– В чём же эта двойственность?
– А двойственность эта слагается из двух понятий: «добро» и «зло». Бог является воплощением добра, а дьявол – воплощением зла. Но добро и зло, это тоже отражение двойственной природы человека.
С одной стороны, человек – это существо общественное, с другой – он индивидуум. Общество диктует человеку одни законы поведения, а его личное «Я» – другие, и не всегда общественные интересы совпадают с личными. По латыни «Я» – «эго», отсюда понятия эгоизм, эгоцентризм.
Общество на протяжении своей истории выработало такие законы или нравственные нормы поведения, которые позволяют человеку жить в обществе, не вступая в конфликт с другими людьми. Жить без взаимных обид, жить и выживать, помогая друг другу. Эти нормы морали – заповеди, нашли отражение в Библии: не убий, не укради, не прелюбодействуй, не лги, трудись, помогай ближнему… и преподносятся они как заповеди Христа. Соблюдение этих норм – есть добро. Человек, живущий по этим нормам, не вступает в конфликт с обществом и считается хорошим человеком.
С другой стороны, человеческое «эго» очень индивидуально и зависит от воспитания. Одним оно позволяет жить в соответствии с общественными нормами морали и нравственности, другие, по собственной воле или в силу сложившихся обстоятельств, нарушают их. Одни люди честно трудятся и зарабатывают себе на жизнь, другие не хотят трудиться, но хотят вкусно есть, хорошо одеваться, весело проводить время. Такие встают на путь воровства, грабежа, взяточничества. Так рождается зло. Поэтому говорят, что в человеке, обуреваемом страстями, и нарушающим общественные нормы морали и нравственности, сидит дьявол.
Вот коротко и всё об объективных закономерностях понятий добра и зла, бога и дьявола.
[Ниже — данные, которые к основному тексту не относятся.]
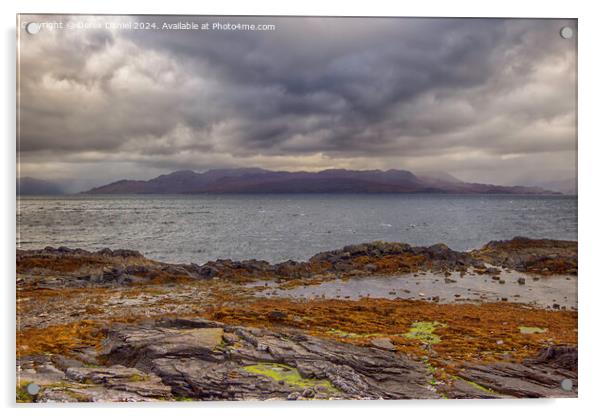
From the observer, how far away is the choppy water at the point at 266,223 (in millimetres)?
3725

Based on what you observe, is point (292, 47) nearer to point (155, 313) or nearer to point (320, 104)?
point (320, 104)

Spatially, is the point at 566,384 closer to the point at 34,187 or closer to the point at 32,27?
the point at 34,187

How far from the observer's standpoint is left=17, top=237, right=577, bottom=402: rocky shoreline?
351 centimetres

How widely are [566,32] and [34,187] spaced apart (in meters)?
5.65

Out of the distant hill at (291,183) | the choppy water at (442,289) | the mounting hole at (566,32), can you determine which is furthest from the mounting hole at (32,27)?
the mounting hole at (566,32)

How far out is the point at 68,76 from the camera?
12.0ft

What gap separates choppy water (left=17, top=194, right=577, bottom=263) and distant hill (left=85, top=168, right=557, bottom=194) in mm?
91

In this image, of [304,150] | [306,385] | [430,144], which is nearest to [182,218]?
[304,150]

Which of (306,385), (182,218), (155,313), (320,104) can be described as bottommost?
(306,385)

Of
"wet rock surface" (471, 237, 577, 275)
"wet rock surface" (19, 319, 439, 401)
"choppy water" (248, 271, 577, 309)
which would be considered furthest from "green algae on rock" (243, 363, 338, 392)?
"wet rock surface" (471, 237, 577, 275)

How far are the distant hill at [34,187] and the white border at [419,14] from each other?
0.09 metres

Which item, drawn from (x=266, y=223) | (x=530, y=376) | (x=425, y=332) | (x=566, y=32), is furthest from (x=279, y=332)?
(x=566, y=32)

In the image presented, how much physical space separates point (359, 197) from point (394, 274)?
972 mm

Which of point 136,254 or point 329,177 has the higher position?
point 329,177
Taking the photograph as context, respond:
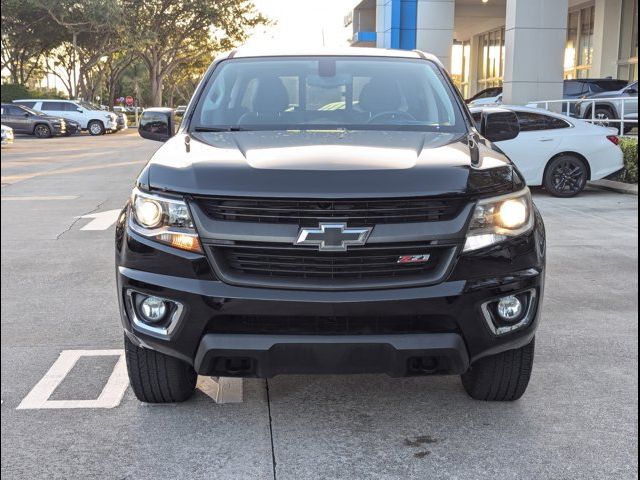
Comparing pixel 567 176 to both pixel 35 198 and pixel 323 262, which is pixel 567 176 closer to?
pixel 35 198

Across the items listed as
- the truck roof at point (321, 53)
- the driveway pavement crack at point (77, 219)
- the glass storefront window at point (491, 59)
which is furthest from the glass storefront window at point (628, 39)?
the truck roof at point (321, 53)

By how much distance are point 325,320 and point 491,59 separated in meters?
42.6

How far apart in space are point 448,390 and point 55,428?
1931 millimetres

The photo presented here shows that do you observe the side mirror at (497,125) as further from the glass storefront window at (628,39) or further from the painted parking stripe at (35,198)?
the glass storefront window at (628,39)

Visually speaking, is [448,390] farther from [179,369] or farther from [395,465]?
[179,369]

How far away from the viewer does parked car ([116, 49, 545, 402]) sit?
3080 millimetres

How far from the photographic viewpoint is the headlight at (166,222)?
317 centimetres

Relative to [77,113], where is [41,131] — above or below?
below

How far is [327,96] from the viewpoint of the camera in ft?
A: 14.7

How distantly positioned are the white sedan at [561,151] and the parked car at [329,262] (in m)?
9.10

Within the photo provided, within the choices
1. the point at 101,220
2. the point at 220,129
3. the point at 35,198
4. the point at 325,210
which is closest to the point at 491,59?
the point at 35,198

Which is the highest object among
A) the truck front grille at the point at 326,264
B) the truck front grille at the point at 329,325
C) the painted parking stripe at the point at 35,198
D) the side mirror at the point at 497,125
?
the side mirror at the point at 497,125

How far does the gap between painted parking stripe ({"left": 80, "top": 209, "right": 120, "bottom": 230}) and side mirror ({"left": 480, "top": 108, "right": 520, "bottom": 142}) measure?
5.79 meters

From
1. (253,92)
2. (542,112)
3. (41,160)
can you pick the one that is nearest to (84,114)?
(41,160)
Люди, верящие в бога, стараются жить по его заповедям и, как правило, это хорошие люди.
– Но ведь многие преступники тоже верят в бога и всё равно грешат.
– Правильно. Но вера в бога всё-таки хоть немного удерживает их. Иначе бы они грешили ещё больше. Они понимают, что грешат, но не могут не грешить в силу своего характера, своего воспитания.
– Но ведь можно соблюдать нормы морали и, не веря в бога.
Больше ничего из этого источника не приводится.